PROVIDED DATA →
####################

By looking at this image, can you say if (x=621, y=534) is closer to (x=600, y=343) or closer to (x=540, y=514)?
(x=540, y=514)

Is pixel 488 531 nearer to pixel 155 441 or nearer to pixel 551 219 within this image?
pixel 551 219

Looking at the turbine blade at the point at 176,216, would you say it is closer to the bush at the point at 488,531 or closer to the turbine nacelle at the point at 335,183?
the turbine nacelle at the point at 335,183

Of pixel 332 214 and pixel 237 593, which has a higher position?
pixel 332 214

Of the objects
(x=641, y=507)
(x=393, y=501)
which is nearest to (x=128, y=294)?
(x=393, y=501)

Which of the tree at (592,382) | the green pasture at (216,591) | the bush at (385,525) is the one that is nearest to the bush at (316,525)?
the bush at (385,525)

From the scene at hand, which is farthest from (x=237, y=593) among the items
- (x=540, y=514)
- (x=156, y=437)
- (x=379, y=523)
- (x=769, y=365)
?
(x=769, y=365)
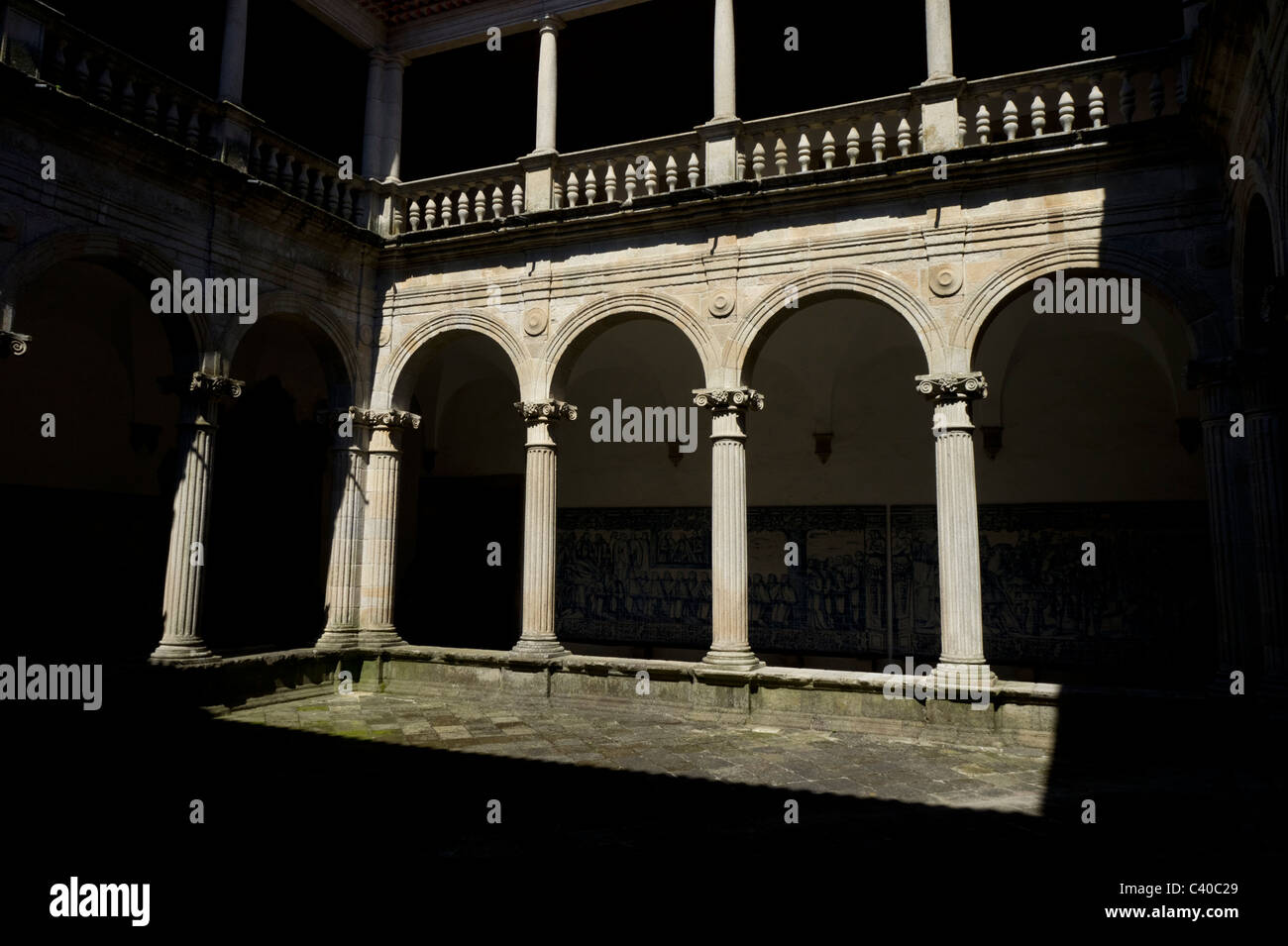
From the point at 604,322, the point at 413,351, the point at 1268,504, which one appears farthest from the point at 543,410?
the point at 1268,504

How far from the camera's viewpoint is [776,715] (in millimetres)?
8312

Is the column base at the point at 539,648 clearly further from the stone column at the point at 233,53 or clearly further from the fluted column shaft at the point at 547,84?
the stone column at the point at 233,53

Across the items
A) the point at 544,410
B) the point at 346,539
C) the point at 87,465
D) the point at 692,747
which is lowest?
the point at 692,747

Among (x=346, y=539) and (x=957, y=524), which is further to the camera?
(x=346, y=539)

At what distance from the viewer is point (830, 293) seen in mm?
8766

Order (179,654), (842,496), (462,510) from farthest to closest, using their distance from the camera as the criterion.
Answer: (462,510) < (842,496) < (179,654)

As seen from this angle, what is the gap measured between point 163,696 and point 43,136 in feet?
16.3

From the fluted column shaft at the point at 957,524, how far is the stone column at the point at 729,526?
1810 millimetres

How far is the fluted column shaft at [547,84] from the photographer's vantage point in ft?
33.4

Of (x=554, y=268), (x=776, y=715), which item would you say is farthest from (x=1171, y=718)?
(x=554, y=268)

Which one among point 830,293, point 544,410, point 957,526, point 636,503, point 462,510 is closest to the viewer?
point 957,526

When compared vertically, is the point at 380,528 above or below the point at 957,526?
above

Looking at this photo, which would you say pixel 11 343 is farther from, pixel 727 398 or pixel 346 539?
pixel 727 398

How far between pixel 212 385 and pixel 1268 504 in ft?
30.7
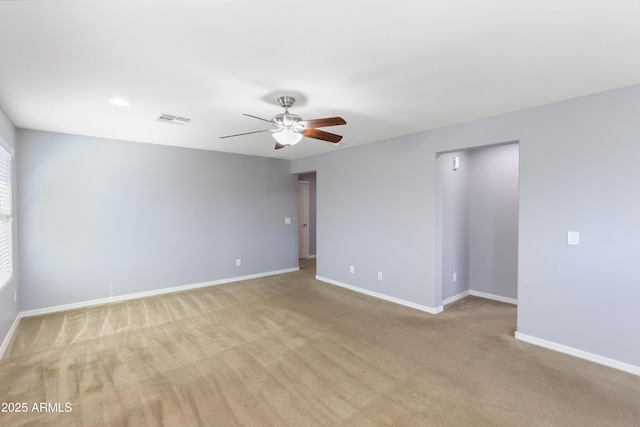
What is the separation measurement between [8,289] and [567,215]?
594 cm

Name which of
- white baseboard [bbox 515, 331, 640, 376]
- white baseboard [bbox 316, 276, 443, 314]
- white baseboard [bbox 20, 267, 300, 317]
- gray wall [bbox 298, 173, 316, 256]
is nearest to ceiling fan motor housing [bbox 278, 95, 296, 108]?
white baseboard [bbox 316, 276, 443, 314]

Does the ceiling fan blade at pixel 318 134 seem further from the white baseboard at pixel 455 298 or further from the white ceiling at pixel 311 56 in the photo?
the white baseboard at pixel 455 298

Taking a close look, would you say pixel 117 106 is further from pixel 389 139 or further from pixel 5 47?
pixel 389 139

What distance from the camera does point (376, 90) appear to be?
261 centimetres

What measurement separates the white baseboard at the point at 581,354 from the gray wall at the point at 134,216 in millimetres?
4453

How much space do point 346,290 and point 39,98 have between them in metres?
4.54

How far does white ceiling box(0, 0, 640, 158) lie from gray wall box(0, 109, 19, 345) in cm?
28

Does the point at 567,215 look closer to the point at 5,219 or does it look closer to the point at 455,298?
the point at 455,298

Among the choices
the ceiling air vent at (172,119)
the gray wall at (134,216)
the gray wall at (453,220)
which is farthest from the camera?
the gray wall at (453,220)

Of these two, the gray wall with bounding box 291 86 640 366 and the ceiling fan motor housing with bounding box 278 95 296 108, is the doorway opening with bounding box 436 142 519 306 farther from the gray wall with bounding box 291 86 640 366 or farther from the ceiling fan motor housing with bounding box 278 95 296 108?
the ceiling fan motor housing with bounding box 278 95 296 108

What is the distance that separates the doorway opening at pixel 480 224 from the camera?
441 cm

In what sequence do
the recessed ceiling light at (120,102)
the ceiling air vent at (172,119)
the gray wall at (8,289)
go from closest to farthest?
the recessed ceiling light at (120,102)
the gray wall at (8,289)
the ceiling air vent at (172,119)

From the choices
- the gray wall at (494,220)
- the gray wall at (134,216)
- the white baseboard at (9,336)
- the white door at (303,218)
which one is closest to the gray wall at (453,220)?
the gray wall at (494,220)

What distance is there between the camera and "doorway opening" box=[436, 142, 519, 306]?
441 centimetres
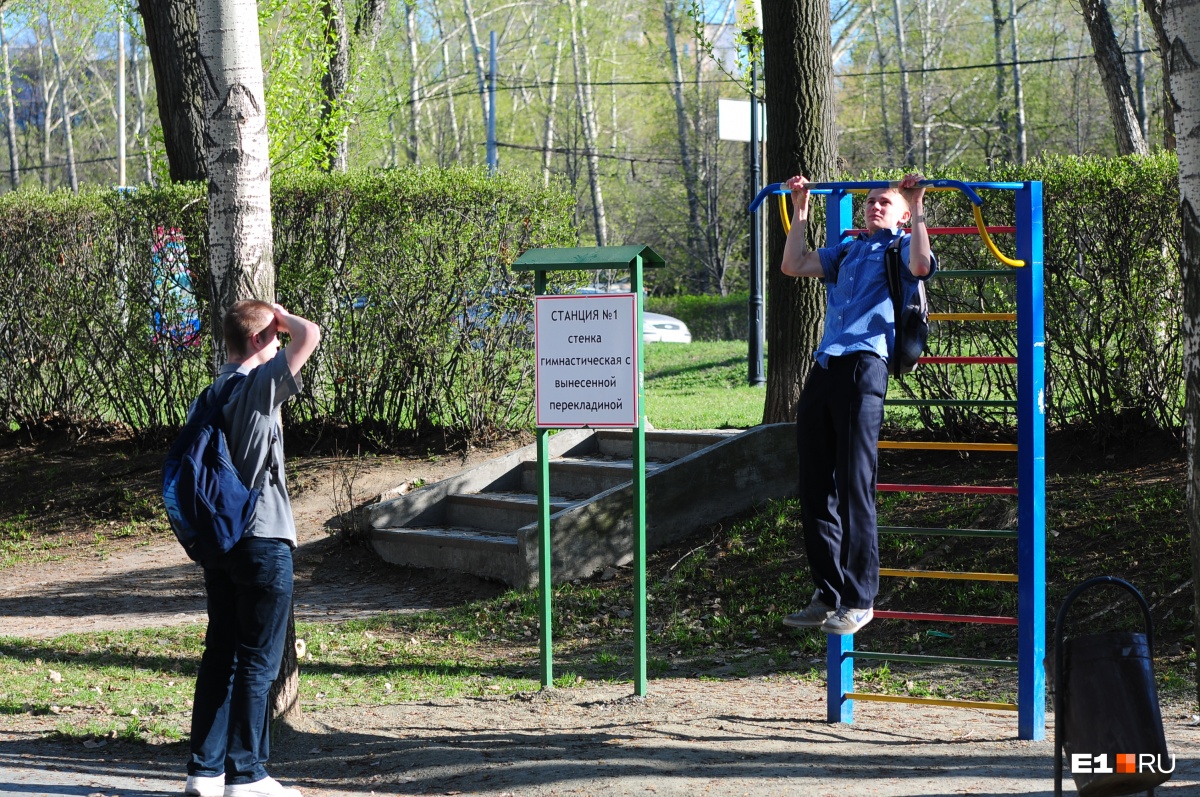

####################

STATED EXERCISE →
Could you write these data out again with "the camera" swapped for "the observer" everywhere it occurs, changing nothing else and leaving the pictures out?

TASK SOLUTION →
By looking at this image, can you say if (x=621, y=534) is closer to (x=600, y=343) or closer to (x=540, y=514)?
(x=540, y=514)

Is pixel 488 531 nearer to pixel 155 441 or nearer to pixel 551 219 within this image?
pixel 551 219

Looking at the turbine blade at the point at 176,216, would you say it is closer to the bush at the point at 488,531 or closer to the turbine nacelle at the point at 335,183?
the turbine nacelle at the point at 335,183

Of pixel 332 214 and pixel 237 593, which has a higher position?
pixel 332 214

Of the objects
(x=641, y=507)
(x=393, y=501)
which is nearest to (x=128, y=294)?
(x=393, y=501)

Which of the tree at (592,382) | the green pasture at (216,591) | the bush at (385,525) is the one that is nearest to the bush at (316,525)?
the bush at (385,525)

From the scene at hand, which is farthest from (x=237, y=593) among the items
- (x=540, y=514)
- (x=156, y=437)
- (x=379, y=523)
- (x=769, y=365)
?
(x=769, y=365)
From the point at 604,322, the point at 413,351, the point at 1268,504, which one appears farthest from the point at 543,410?
the point at 1268,504

How far from the observer's viewpoint is [776,715] (in millimetres)?
8312

Is the column base at the point at 539,648 clearly further from the stone column at the point at 233,53 or clearly further from the fluted column shaft at the point at 547,84?
the stone column at the point at 233,53

Across the items
A) the point at 544,410
B) the point at 346,539
C) the point at 87,465
D) the point at 692,747
which is lowest?
the point at 692,747

Among (x=346, y=539) and (x=957, y=524), which is further to the observer?
(x=346, y=539)

At what distance from the viewer is point (830, 293) seen in mm?
8766

Order (179,654), (842,496), (462,510) from farthest to closest, using their distance from the observer as the criterion.
Answer: (462,510) < (842,496) < (179,654)

As seen from this angle, what is the gap measured between point 163,696 and point 43,136 in feet?
16.3

From the fluted column shaft at the point at 957,524, how far is the stone column at the point at 729,526?
1810 millimetres

How far is the fluted column shaft at [547,84] from the photographer's vantage point in ft?
33.4

Of (x=554, y=268), (x=776, y=715), which item would you say is farthest from (x=1171, y=718)?
(x=554, y=268)

Which one among point 830,293, point 544,410, point 957,526, point 636,503, point 462,510 is closest to the viewer?
point 957,526

When compared vertically, is the point at 380,528 above or below the point at 957,526?
above

Looking at this photo, which would you say pixel 11 343 is farther from, pixel 727 398 or pixel 346 539?
pixel 727 398

How far between pixel 212 385 and pixel 1268 504 in ft?
30.7
What is the separation measurement between [8,289] and [567,215]?
594 cm

Name which of
- white baseboard [bbox 515, 331, 640, 376]
- white baseboard [bbox 316, 276, 443, 314]
- white baseboard [bbox 20, 267, 300, 317]
- gray wall [bbox 298, 173, 316, 256]
is nearest to ceiling fan motor housing [bbox 278, 95, 296, 108]?
white baseboard [bbox 316, 276, 443, 314]

Does the ceiling fan blade at pixel 318 134 seem further from the white baseboard at pixel 455 298 or further from the white ceiling at pixel 311 56 in the photo?
the white baseboard at pixel 455 298

Taking a close look, would you say pixel 117 106 is further from pixel 389 139 or further from pixel 5 47?
pixel 389 139

What distance from the observer does point (376, 90) appear to be?
261 centimetres

What measurement separates the white baseboard at the point at 581,354 from the gray wall at the point at 134,216 in millimetres?
4453

How much space do point 346,290 and point 39,98 have between them in metres?
4.54

How far does white ceiling box(0, 0, 640, 158) lie from gray wall box(0, 109, 19, 345) in cm?
28

Does the point at 567,215 look closer to the point at 5,219 or does it look closer to the point at 455,298?
the point at 455,298

Among the choices
the ceiling air vent at (172,119)
the gray wall at (134,216)
the gray wall at (453,220)
which is farthest from the observer?
the gray wall at (453,220)

Of these two, the gray wall with bounding box 291 86 640 366 and the ceiling fan motor housing with bounding box 278 95 296 108, is the doorway opening with bounding box 436 142 519 306 farther from the gray wall with bounding box 291 86 640 366 or farther from the ceiling fan motor housing with bounding box 278 95 296 108?
the ceiling fan motor housing with bounding box 278 95 296 108

What is the distance that separates the doorway opening at pixel 480 224 from the observer?
441 cm

In what sequence do
the recessed ceiling light at (120,102)
the ceiling air vent at (172,119)
the gray wall at (8,289)
go from closest to farthest?
the recessed ceiling light at (120,102)
the gray wall at (8,289)
the ceiling air vent at (172,119)

From the choices
- the gray wall at (494,220)
- the gray wall at (134,216)
- the white baseboard at (9,336)
- the white door at (303,218)
which one is closest to the gray wall at (453,220)?
the gray wall at (494,220)

What distance is there between the observer and "doorway opening" box=[436, 142, 519, 306]?
441 centimetres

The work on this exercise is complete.